A Safeway spokesman said the cost of dog food in that larger chain increased about 5 percent over the past year.
"It's like the price of gas," said Edward Tuck, owner of Animal TV Trainers in Washington. It's an initial shock, but you make whatever sacrifices are necessary."
Tuck said the cost of leather leashes and collars has nearly doubled in the last few years, as has the cost of a dog license in the District of Columbia. lLast year, a license cost $4; this year, it's $8.

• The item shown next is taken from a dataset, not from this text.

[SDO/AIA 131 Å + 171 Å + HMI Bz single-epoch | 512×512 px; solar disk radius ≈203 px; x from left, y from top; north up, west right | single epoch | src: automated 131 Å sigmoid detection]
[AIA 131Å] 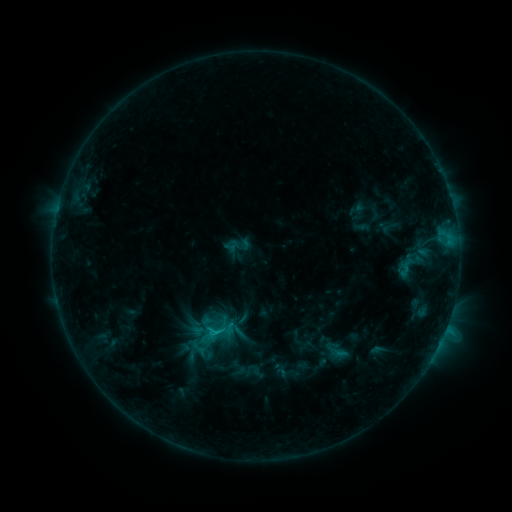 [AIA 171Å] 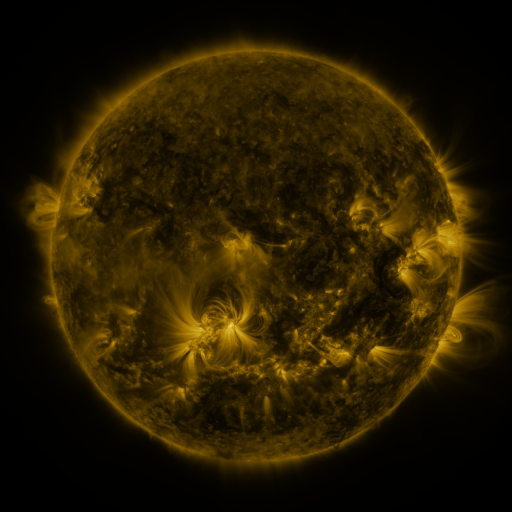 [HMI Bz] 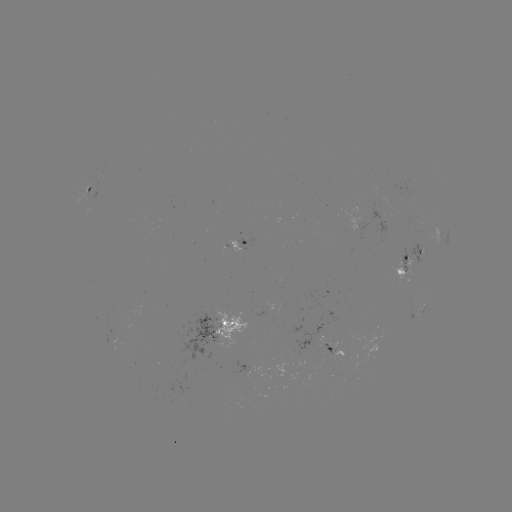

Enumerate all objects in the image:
sigmoid: (215, 331)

In response to the high cost of caring for a dog, the Tail Waggers Animal Clinic in Washington has begun offering cut-rate outpatient services to low-income pet owners. "All we want to do is service Social Security people," a clinic spokesperson said yesterday fearful that any publicity would draw more affluent owners "who don't belong here."
Yesterday morning, three men arrived at the D.C. Pound, accompanied by a frisky, honey-colored dog. The animal bore a cut on its side, and the men said they didn't want to pay to have the dog "fixed." A technician, who was standing nearby, said, "Between the three of you, you can't afford a vet?" The men shook their heads, and said they wanted to trade in the ailing dog for a puppy.
"It's really disgusting," Newkirk said, complaining that some owners simply fail to take into account the cost of pet care. "We've become a slaughterhouse for frivolity."